Overall, pastors reported they face the difficult task of leading and motivating a wide variety of volunteer leaders, and while they feel well trained in theology, they often feel inadequate as leaders. This tied in with a national poll of pastors, which showed that having the personal leadership confidence to withstand negative pressures helps to buffer against loss of overall confidence, personal de-motivation and feelings of burn-out. There was also a necessary business aspect of church leadership that pastors indicated an inadequacy to properly handle. So while they know there is a comfortable basis in Jesus' teachings about money matters, they often feel squeamish in dealing directly with this financial or business component of the church.

In response, Chancellor Eichner began teaching a cohort of 12 pastors, selected primarily through nominations received from the American Baptist Central Region office but open to multiple denominations.

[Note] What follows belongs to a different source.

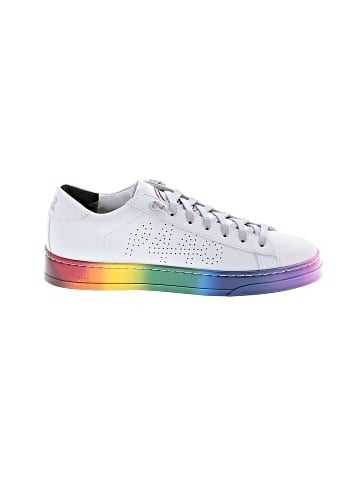 P448 Sneakers (view 1)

Lasting 10 months and concentrating on the need of those currently in active service, the pastoral development program is offered at no charge to pastors or their churches. On-campus training targets leadership skills, business education, faith-based psychology, and individualized mentoring. On-site consultation and interaction at the pastor's home church includes individualized assessments and church-specific recommendations. Pastors are from ABC and other churches throughout Kansas, as well as Arkansas and South Dakota. Programming will eventually extend into neighboring ABC regions.

The 2012-13 ministry team was comprised of Chancellor Kevin C. Eichner ‘73, Life Trustee Dr. Roger Fredrikson '42, Rev. Warren Smith ‘66, Religion Professor Dr. Richard Menninger, and Fredrikson Center Managing Director Dr. John Holzhuter.